* _Extrait du document_:

>>>>>

9.11 — La maturité citoyenne

Au début, il y aura peut-être beaucoup de révocations. Le système sera chahuté. Puis les citoyens apprendront, comme les Suisses ont appris à utiliser leurs votations avec discernement. Le système éduque. La révocation deviendra une arme de dernier recours, utilisée avec parcimonie. C’est un pari sur l’intelligence collective à long terme.


9.12 — Étude de cas : Le recall californien (1911-présent)

La Californie dispose depuis 1911 d’un mécanisme de révocation populaire (recall) permettant aux électeurs de destituer un élu avant la fin de son mandat [37][38]. C’est le précédent américain le plus abouti pour la révocation permanente.

Ce qui a fonctionné

Arme de dissuasion efficace. La menace du recall discipline les élus. Même sans aboutir, les pétitions de révocation forcent les gouverneurs à écouter l’opinion [37]. L’existence du mécanisme change le comportement.

Révocation réussie en 2003. Le gouverneur Gray Davis a été révoqué avec 55% des voix, remplacé par Arnold Schwarzenegger [38]. Le mécanisme fonctionne quand l’impopularité est réelle.

Protection contre l’abus de pouvoir. Plusieurs maires et conseillers municipaux ont été révoqués pour corruption ou incompétence. Le système offre une soupape de sécurité locale.

Légitimité démocratique. Le recall nécessite une pétition massive (12% des électeurs de la dernière élection pour un gouverneur). Ce n’est pas un caprice minoritaire — c’est une expression populaire substantielle.

Effet pédagogique. Les Californiens connaissent le mécanisme et savent qu’ils peuvent l’utiliser. La culture civique s’enrichit de cet outil.

Ce qui pose problème

Coût prohibitif. Le recall de 2021 contre Gavin Newsom a coûté 276 millions de dollars [39]. Organiser une élection spéciale à l’échelle d’un État de 40 millions d’habitants est ruineux.

<<<<<

* _Entrées de questions spatiales_:
>>>>>

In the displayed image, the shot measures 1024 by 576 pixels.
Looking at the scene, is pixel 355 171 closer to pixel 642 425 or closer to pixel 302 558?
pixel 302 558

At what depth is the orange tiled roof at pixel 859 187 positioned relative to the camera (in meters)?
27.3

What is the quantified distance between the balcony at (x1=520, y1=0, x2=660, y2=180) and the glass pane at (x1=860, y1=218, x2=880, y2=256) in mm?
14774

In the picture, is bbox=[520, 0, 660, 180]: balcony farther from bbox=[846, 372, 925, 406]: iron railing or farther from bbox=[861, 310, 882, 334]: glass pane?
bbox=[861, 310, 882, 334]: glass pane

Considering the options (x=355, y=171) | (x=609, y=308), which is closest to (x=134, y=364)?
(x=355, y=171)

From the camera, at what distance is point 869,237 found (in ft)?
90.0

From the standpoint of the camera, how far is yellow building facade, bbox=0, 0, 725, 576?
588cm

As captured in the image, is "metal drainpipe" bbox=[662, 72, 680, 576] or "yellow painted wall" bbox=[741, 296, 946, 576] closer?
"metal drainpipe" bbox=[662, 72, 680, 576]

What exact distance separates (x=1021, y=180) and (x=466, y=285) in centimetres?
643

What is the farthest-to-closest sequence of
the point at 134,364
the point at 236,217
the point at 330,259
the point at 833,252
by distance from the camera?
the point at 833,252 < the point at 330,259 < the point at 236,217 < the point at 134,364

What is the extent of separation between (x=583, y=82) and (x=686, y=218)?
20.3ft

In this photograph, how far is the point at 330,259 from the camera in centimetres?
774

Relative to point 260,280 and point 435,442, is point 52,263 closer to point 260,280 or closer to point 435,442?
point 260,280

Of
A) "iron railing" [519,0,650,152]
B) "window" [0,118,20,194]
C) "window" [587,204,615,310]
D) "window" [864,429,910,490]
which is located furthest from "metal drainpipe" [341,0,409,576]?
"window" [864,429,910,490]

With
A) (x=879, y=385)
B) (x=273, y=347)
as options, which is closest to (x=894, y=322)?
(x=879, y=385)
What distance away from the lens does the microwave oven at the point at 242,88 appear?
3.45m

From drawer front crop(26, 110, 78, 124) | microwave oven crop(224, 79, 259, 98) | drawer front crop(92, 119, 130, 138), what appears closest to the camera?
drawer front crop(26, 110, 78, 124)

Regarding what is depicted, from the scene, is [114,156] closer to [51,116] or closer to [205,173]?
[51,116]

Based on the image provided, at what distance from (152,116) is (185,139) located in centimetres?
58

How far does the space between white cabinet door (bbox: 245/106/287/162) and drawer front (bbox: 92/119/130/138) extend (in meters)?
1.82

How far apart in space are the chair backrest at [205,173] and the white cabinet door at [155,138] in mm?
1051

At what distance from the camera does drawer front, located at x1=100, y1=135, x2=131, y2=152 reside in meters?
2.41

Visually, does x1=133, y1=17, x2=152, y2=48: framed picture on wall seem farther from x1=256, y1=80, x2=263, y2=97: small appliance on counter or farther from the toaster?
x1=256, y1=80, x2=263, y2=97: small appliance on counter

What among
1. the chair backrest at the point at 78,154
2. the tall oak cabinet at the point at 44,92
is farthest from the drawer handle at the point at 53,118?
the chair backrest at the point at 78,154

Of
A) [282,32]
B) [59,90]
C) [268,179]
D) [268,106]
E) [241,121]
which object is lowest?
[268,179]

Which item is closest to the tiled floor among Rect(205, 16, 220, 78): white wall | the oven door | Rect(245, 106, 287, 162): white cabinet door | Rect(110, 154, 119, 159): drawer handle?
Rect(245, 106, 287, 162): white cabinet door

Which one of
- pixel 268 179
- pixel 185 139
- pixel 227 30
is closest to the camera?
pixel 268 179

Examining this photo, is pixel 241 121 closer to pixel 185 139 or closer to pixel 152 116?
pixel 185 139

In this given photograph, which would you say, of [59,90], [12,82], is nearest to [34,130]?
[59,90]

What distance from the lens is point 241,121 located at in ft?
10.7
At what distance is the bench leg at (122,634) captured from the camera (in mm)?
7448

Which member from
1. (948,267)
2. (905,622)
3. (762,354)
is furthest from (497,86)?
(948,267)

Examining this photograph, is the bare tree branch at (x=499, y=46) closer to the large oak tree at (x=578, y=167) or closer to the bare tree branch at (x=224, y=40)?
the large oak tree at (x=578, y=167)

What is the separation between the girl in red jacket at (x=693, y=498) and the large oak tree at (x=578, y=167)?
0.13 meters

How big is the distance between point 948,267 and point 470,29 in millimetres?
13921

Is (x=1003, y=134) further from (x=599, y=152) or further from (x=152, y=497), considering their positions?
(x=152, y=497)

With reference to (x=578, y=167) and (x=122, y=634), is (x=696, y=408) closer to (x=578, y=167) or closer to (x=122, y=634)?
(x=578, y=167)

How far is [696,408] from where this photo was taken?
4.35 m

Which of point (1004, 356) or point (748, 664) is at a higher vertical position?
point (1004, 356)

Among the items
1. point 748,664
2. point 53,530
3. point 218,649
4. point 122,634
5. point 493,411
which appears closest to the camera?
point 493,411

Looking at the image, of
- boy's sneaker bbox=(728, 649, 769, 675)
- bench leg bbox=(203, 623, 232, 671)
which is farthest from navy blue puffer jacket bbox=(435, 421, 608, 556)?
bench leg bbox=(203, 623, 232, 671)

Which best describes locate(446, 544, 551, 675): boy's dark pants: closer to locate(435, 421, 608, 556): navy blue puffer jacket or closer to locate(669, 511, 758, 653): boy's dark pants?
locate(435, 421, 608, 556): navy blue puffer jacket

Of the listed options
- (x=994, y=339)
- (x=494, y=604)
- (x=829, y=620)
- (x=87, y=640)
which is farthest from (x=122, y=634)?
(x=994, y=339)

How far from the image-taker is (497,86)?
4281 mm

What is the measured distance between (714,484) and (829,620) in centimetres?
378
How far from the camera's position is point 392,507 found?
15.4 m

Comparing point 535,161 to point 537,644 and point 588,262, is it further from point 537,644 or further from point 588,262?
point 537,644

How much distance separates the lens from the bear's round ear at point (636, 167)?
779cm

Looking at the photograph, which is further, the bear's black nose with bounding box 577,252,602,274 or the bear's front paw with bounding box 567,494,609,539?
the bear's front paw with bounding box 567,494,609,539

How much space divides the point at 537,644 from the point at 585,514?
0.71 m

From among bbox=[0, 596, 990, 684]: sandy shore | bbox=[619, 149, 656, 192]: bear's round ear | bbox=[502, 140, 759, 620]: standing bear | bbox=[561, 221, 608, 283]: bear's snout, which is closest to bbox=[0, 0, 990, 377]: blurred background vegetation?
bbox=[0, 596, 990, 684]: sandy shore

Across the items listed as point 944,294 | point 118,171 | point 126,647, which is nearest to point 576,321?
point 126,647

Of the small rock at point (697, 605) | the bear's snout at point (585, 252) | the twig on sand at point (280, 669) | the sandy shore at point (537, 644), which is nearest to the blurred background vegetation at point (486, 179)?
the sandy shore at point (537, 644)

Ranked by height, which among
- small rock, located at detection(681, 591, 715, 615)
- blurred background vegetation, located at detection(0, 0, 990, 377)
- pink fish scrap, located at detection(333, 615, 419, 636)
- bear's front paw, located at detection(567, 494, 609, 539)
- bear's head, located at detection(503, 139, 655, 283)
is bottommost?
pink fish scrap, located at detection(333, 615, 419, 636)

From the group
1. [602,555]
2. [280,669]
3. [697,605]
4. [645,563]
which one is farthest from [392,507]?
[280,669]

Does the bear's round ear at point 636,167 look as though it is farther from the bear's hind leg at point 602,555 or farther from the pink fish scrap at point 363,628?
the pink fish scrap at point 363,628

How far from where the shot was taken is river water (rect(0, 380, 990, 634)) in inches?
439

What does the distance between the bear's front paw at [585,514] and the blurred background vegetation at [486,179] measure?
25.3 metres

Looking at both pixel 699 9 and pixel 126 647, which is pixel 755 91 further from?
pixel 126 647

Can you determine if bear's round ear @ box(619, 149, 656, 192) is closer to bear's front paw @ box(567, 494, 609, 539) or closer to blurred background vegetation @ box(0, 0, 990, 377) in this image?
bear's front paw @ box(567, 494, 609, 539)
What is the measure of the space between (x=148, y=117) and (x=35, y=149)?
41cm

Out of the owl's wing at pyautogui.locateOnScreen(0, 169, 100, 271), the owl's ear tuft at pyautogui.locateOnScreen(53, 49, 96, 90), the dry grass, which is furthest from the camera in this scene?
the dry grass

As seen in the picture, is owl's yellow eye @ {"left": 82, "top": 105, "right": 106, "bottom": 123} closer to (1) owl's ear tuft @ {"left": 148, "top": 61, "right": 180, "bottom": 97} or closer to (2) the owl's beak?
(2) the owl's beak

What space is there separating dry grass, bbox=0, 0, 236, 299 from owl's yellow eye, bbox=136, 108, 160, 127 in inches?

<<<<<

* _Exercices_:
a) Pour chacune des affirmations suivantes, dites si l'extrait du document la confirme, en répondant par oui ou par non et en citant mot pour mot le passage décisif.
(i) La Californie dispose d'un mécanisme de révocation populaire depuis 1911.
(ii) Pour révoquer un gouverneur, la pétition doit réunir 20 % des électeurs de la dernière élection.
(iii) Le gouverneur Gray Davis a été révoqué avec 55 % des voix.
b) Répondez aux questions suivantes d'après l'extrait du document.
(i) Quel peuple a appris à utiliser ses votations avec discernement ?
(ii) Qui a remplacé Gray Davis après sa révocation ?
(iii) Combien a coûté le recall de 2021 contre Gavin Newsom ?

* _Corrigés_:
a)
(i) Oui : « La Californie dispose depuis 1911 d’un mécanisme de révocation populaire ».
(ii) Non : « 12% des électeurs de la dernière élection pour un gouverneur ».
(iii) Oui : « Le gouverneur Gray Davis a été révoqué avec 55% des voix ».

b)
(i) Les Suisses.
(ii) Arnold Schwarzenegger.
(iii) 276 millions de dollars.